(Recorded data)
<<<<

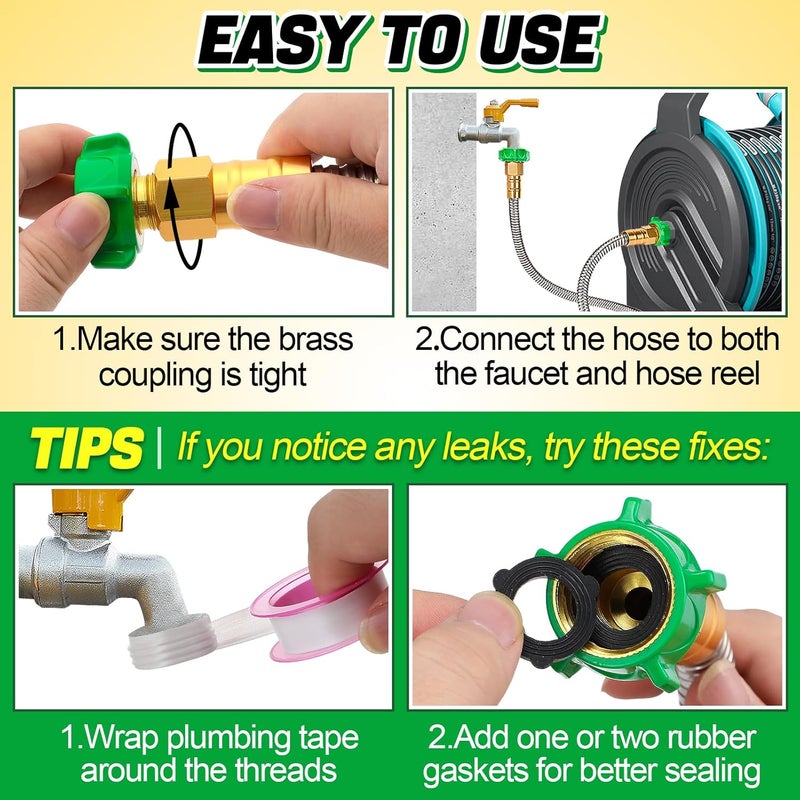 EASY TO USE

1.Make sure the brass coupling is tight

2.Connect the hose to both the faucet and hose reel

TIPS | If you notice any leaks, try these fixes:

1.Wrap plumbing tape around the threads

2.Add one or two rubber gaskets for better sealing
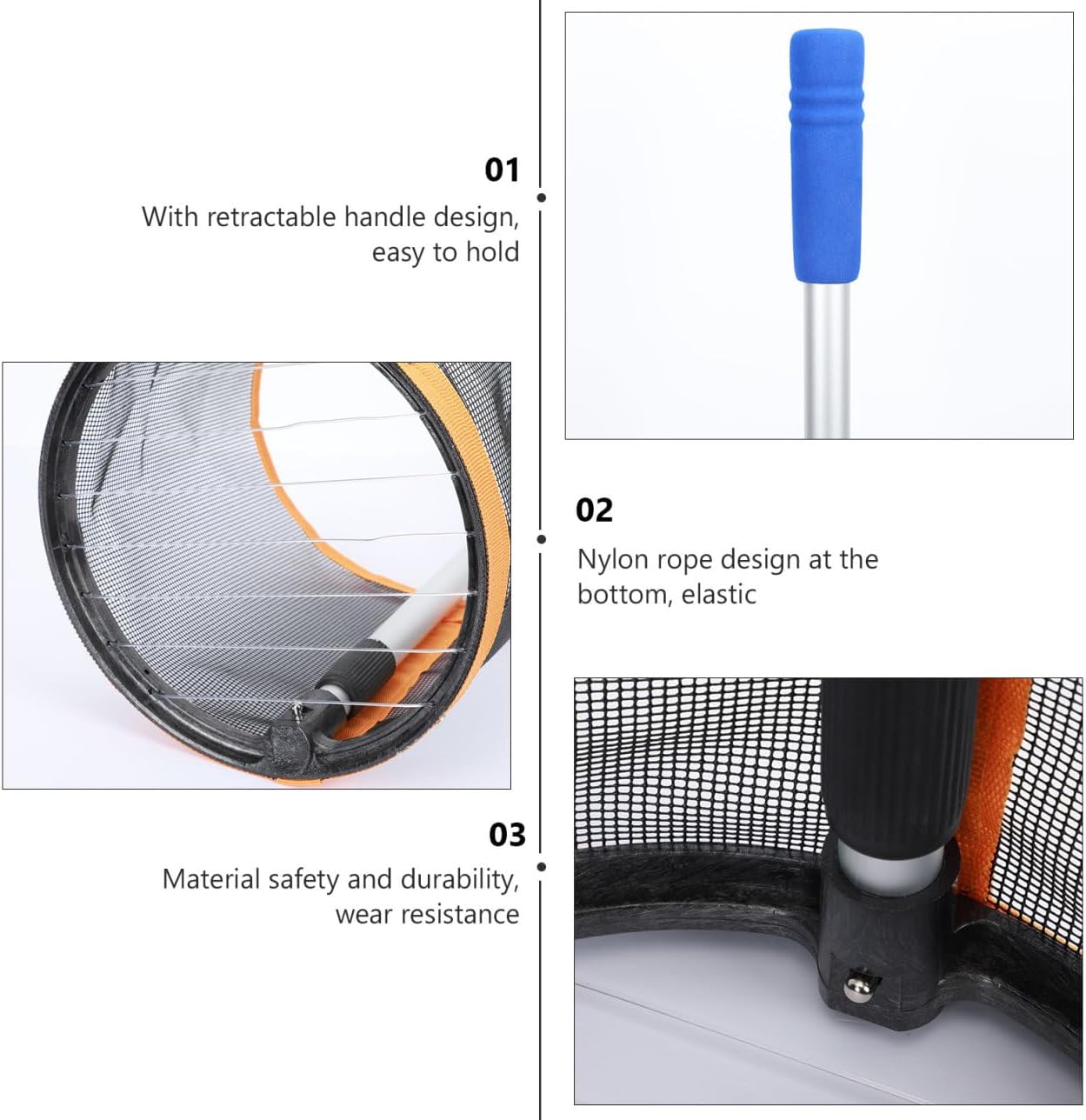 01
With retractable handle design, easy to hold

02
Nylon rope design at the bottom, elastic

03
Material safety and durability, wear resistance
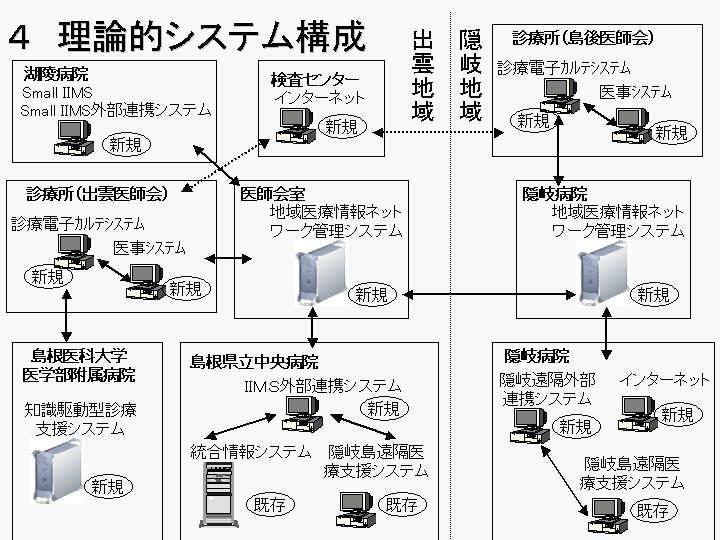 4　理論的システム構成

出雲地域

隠岐地域

湖陵病院
Small IIMS
Small IIMS外部連携システム
新規

検査センター
インターネット
新規

診療所（島後医師会）
診療電子カルテシステム
医事システム
新規
新規

診療所（出雲医師会）
診療電子カルテシステム
医事システム
新規
新規

医師会室
地域医療情報ネットワーク管理システム
新規

隠岐病院
地域医療情報ネットワーク管理システム
新規

島根医科大学
医学部附属病院
知識駆動型診療支援システム
新規

島根県立中央病院
IIMS外部連携システム
新規
統合情報システム
既存
隠岐島遠隔医療支援システム
既存

隠岐病院
隠岐遠隔外部連携システム
新規
インターネット
新規
隠岐島遠隔医療支援システム
既存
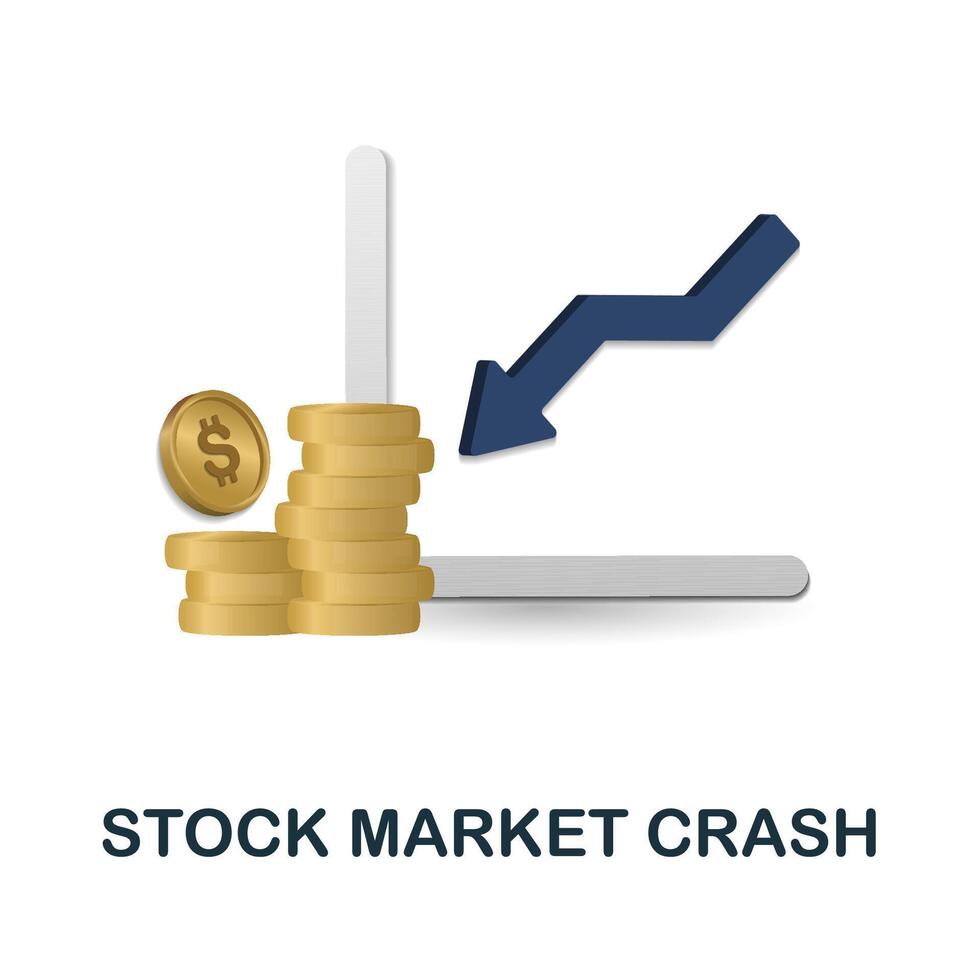 $

STOCK MARKET CRASH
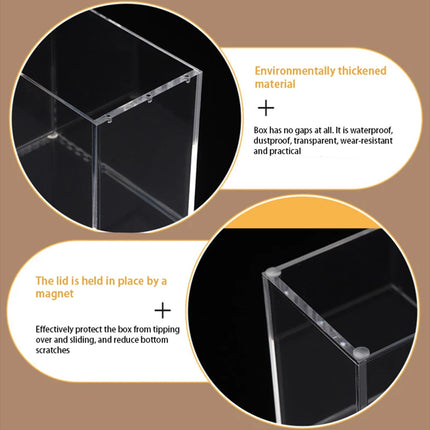 Environmentally thickened material

+

Box has no gaps at all. It is waterproof, dustproof, transparent, wear-resistant and practical

The lid is held in place by a magnet

+

Effectively protect the box from tipping over and sliding, and reduce bottom scratches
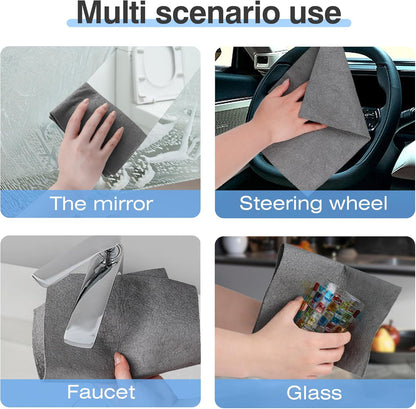 Multi scenario use

The mirror

Steering wheel

Faucet

Glass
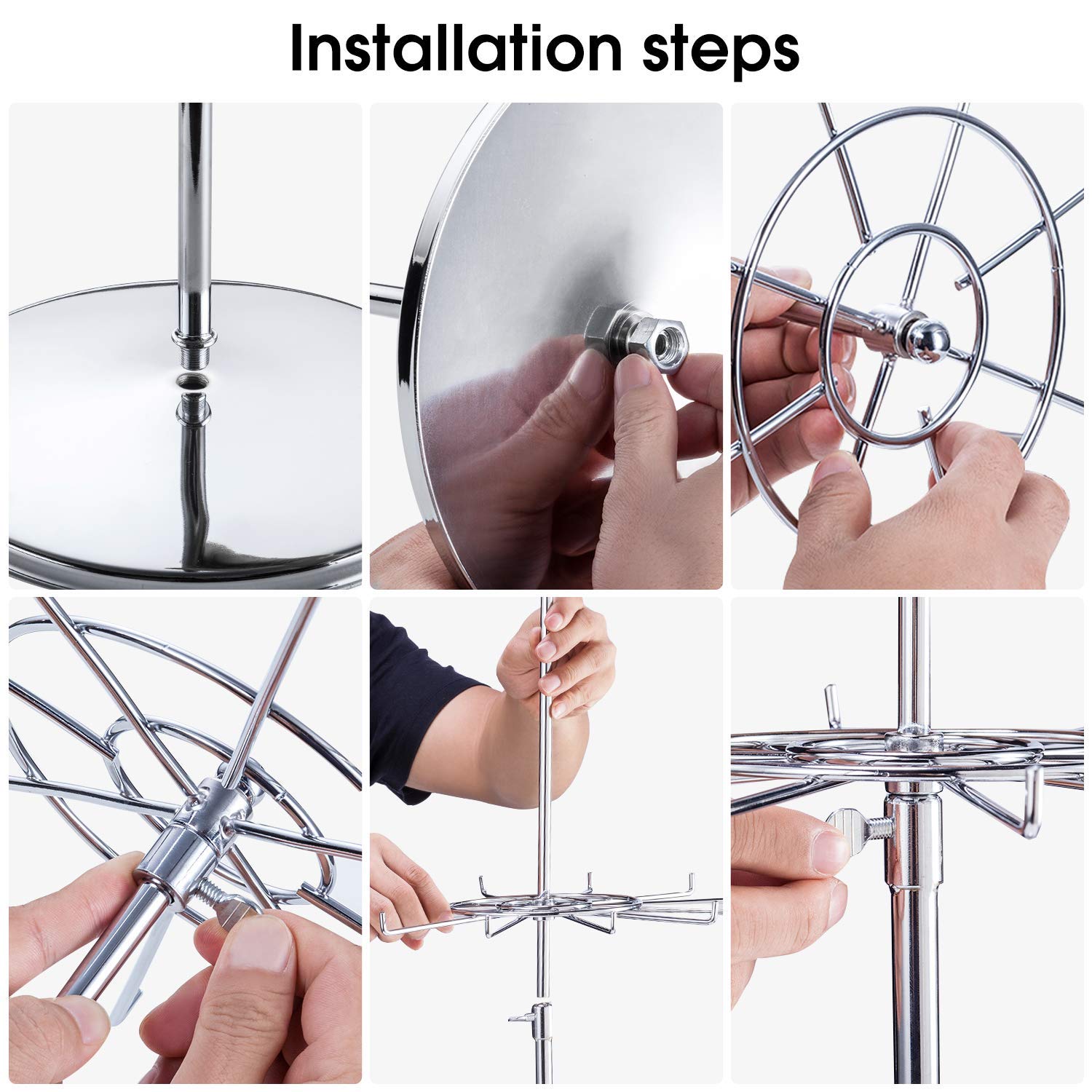 Installation steps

>>>>

> [DESCRIPTION OF THE TASK]: Copy out, from the data above, each line where the string "design" is present.

> [RESPONSE TO THIS EXERCISE]:
With retractable handle design, easy to hold
Nylon rope design at the bottom, elastic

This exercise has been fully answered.